By Jon Funabiki
When education reporter Kristina Rizga first swept through the double doors at San Francisco’s Mission High School in 2009, she fully expected to see the telltale signs of failure and despair. After all, three-quarters of its students came from poor families, and 38 percent were English language learners from more than 40 countries. They had posted some of the worst test scores in the nation, making Mission High a prime candidate for major restructuring or even closure.
But Rizga discovered something entirely different. Despite these great odds, the students were not only learning, but thriving. Students who weren’t able to speak English when they started, left the school with the skills and confidence to write term papers, engage in debates and plan their futures. More than 80 percent of graduates went on to college. This didn’t jive at all with the test scores.
Trying to understand the how and why, Rizga spent the next four years visiting the classrooms and following students, parents and teachers.

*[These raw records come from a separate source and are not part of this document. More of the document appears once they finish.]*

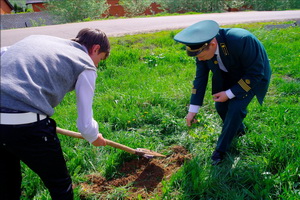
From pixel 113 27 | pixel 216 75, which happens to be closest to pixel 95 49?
pixel 216 75

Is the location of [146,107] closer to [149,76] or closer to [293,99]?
[149,76]

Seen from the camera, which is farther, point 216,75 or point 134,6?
point 134,6

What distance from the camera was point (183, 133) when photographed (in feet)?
10.1

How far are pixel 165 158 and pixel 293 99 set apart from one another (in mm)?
2209

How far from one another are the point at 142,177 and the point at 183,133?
2.63 ft

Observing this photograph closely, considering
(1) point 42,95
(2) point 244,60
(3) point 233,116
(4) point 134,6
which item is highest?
(1) point 42,95

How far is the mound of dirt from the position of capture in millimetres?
2352

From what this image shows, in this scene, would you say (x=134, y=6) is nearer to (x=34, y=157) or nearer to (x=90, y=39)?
(x=90, y=39)

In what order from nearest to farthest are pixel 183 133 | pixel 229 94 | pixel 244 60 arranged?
pixel 244 60
pixel 229 94
pixel 183 133

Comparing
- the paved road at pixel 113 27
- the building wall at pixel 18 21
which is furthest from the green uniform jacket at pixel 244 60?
the building wall at pixel 18 21

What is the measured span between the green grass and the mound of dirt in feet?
0.29

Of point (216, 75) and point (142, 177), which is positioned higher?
point (216, 75)

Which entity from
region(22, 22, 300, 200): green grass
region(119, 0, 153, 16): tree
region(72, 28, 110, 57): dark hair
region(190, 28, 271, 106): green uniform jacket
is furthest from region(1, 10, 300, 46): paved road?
region(119, 0, 153, 16): tree

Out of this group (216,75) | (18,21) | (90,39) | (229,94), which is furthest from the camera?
(18,21)
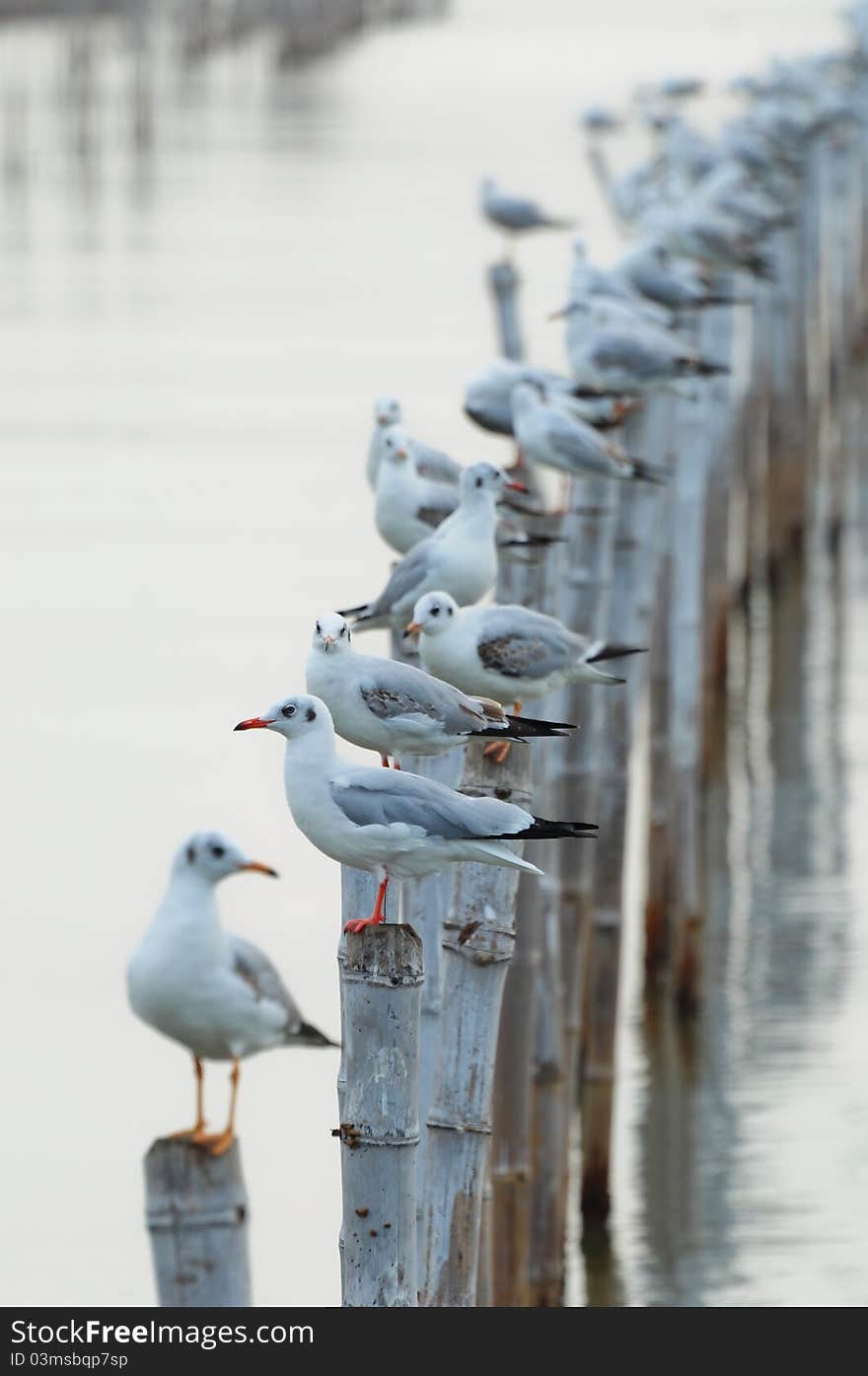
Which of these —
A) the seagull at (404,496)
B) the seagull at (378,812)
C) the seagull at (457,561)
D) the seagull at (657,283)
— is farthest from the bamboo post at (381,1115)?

The story of one student named Maria, an immigrant from El Salvador, came to symbolize the strategies that contribute to Mission High’s success. When Maria started middle school in San Francisco, she spoke so little English that she was afraid to ask the location of the restrooms. Through the eighth grade, her English remained poor and she couldn’t multiply figures. But once she entered Mission High School, Maria quickly benefited from the faculty’s high-touch strategy to personalize instruction and advising to cater to a student’s strengths and needs.
It turned out that Maria did poorly on multiple choice questions, which dominate the federally mandated tests used to rate schools. However, teachers realized that Maria is smart and has an analytical mind. They pushed her to improve her writing. Maria found a zeal for doing in-depth research on topics that interest her, such as African American history, the war in Iraq and school desegregation. By the time she graduated from Mission High, Maria had won two scholarships and acceptance letters from five colleges and universities.
Rizga distilled what she learned into a book, “Mission High,” which was published just last year. In it, she tells how she came to realize that the United States’ swing towards increased standardization and high-stakes testing is not going to rescue American’s troubled school systems. In short, the policy experts and education officials who pushed these strategies were wrong. Instead, schools need experienced, caring teachers who can and want to deal with students who come to the classroom with diverse backgrounds, skills and needs. She opened her book with the story of Maria and those who helped her, like English teacher Amadis Velez and history teacher Robert Roth.
Rizga, who also writes for Mother Jones magazine, is one of the fellows in Renaissance Journalism’s Equity Reporting Project, which we launched to help education reporters investigate opportunity gaps and systemic inequities in the nation’s school systems. She credits the fellowship program and the briefings received from noted education scholars, such as Prof. Prudence Carter of Stanford University, for helping her to analyze the different ways that poor, minority and immigrant students are shortchanged. This analysis floats to the top in “Mission High.”
For the fellowship, Rizga published a story, “Sorry I’m Not Taking This Test,” in Mother Jones. It describes high school students who have joined a revolt against the current emphasis on standardized tests. She wanted to give voice to those who are most hurt by testing overload—low-income Latino and black students. One recent study by the Center for American progress found that urban, low-income high school students spend 266 percent more time taking district-level exams than their suburban counterparts. Test scores are used to rate schools and teachers, which Rizga now understands is a blunt, ineffective way to improve schools. “The promise of education in America is really broken,” she said.
Rizga said that she came to these conclusions after immersing herself at Mission High, reporting the story, in effect, from the ground up, rather than taking the word of the policy experts and education regulators. “Talking to the people on the ground let’s you uncover hidden stories,” she said. “You won’t get this from state statistics.” The book’s subtitle summarizes the secret behind Mission High’s success: “One School, How Experts Tried to Fail It, and the Students and Teachers Who Made It Triumph.”
Jon Funabiki is the founder and executive director of Renaissance Journalism. He is a professor of journalism at San Francisco State University.